Готфрид Келлер, "Зеленый Генрих"
Жозе Мария Эса ди Кейруш
Сны Фидалго из Башни (перевод Н. Поляка)
Гонсало не любил этого предания о призраке, бродящем зимними ночами меж зубцов башни с собственной головой в руках. Он отошел от перил и прервал затянувшуюся летопись:
— Пора кончать, Видейринья, а? Уже четвертый час, просто срам. Да, вот что: в воскресенье Тито и Гоувейя обедают у меня в «Башне»; приходи и ты с гитарой и новыми куплетами, только не такими мрачными. Bona sera (Спокойной ночи). Что за чудная ночь!
Он бросил сигару, закрыл балконную дверь "старого зала", сплошь увешанного портретами Рамиресов, которые он в детстве называл "прадедушкины личики", и, проходя по коридору, все еще слышал вдали, в молчании полей, залитых лунным светом, песню о деяниях своих родичей:
Ах! Когда повел нас в битву Государь дон Себастьян, Юный паж его Рамирес И отважен был, и рьян…
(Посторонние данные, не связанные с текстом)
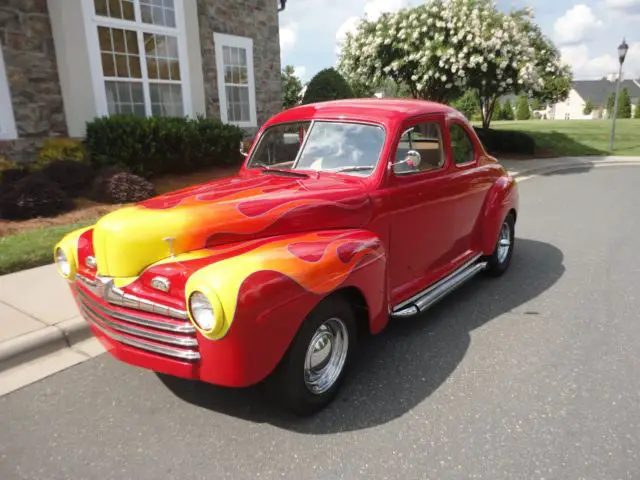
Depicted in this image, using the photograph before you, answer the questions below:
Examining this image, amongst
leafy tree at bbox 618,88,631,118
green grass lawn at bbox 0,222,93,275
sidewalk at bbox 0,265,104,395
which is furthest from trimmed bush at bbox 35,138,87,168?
leafy tree at bbox 618,88,631,118

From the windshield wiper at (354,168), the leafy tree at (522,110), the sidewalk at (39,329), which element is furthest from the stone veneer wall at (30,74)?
the leafy tree at (522,110)

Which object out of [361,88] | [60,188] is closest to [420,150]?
[60,188]

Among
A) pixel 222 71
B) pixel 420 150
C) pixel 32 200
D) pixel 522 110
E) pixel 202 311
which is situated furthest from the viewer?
pixel 522 110

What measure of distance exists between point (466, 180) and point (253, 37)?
33.8 ft

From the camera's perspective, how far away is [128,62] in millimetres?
9883

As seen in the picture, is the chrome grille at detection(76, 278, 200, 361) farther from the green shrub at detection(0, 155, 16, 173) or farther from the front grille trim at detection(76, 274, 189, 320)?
the green shrub at detection(0, 155, 16, 173)

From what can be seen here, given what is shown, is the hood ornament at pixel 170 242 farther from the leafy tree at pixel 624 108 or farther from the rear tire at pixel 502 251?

Фидалго разделся, задул свечу и, торопливо перекрестившись, заснул. Но в ту ночь спальню заполнили видения; сон его был неспокоен и полон страхов. Андре Кавалейро и Жоан Гоувейя появились на стене, облеченные в кольчуги, верхом на ужасного вида жареных кефалях! Хитро перемигиваясь, они подкрались к нему и начали тыкать копьями в его беззащитный желудок, а он стонал и корчился на кровати. Потом на Калсадинью в Вилла-Кларе выехал грозный всадник — мертвый Рамирес (слышно было, как в латах скрежещут кости), и с ним король дон Афонсо II, скаливший волчьи клыки. Они схватили Гонсало и потащили в Навас-де-Толоса. Его волокли по каменному полу, а он упирался, звал на помощь тетю Розу, Грасинью, Тито. Но дон Афонсо так крепко двинул его в спину своей железной рукавицей, что он вылетел из таверны Гаго и очутился в Сьерра-Морене, на поле битвы, в гуще трепетавших знамен и блистающих доспехов. В тот же миг испанский кузен, Гомес Рамирес, магистр Калатравы, наклонился с вороного коня, ухватил Гонсало за чуб и выдрал последние волосы под оглушительный хохот всего сарацинского войска и всхлипывания тетки Лоуредо, которую несли на носилках четверо королей! Он был совсем разбит и измочален, когда сквозь ставни наконец забрезжил рассвет; ласточки щебетали под карнизом. Фидалго в исступлении сорвал с себя простыню, вскочил с кровати, распахнул балконную дверь и вдохнул полной грудью прохладу, тишину, аромат листвы, глубокий покой спящей усадьбы. Пить! Нестерпимо хотелось пить, губы ссохлись от жажды. Он вспомнил про знаменитую Fruit salt, прописанную доктором Маттосом, жадно схватил бутылочку и полуодетый побежал со всех ног в столовую; там, тяжело дыша, он развел две полные ложки порошка в минеральной воде Бика-Велья и разом проглотил весь стакан, над которым поднялась шипучая, щипавшая язык пена.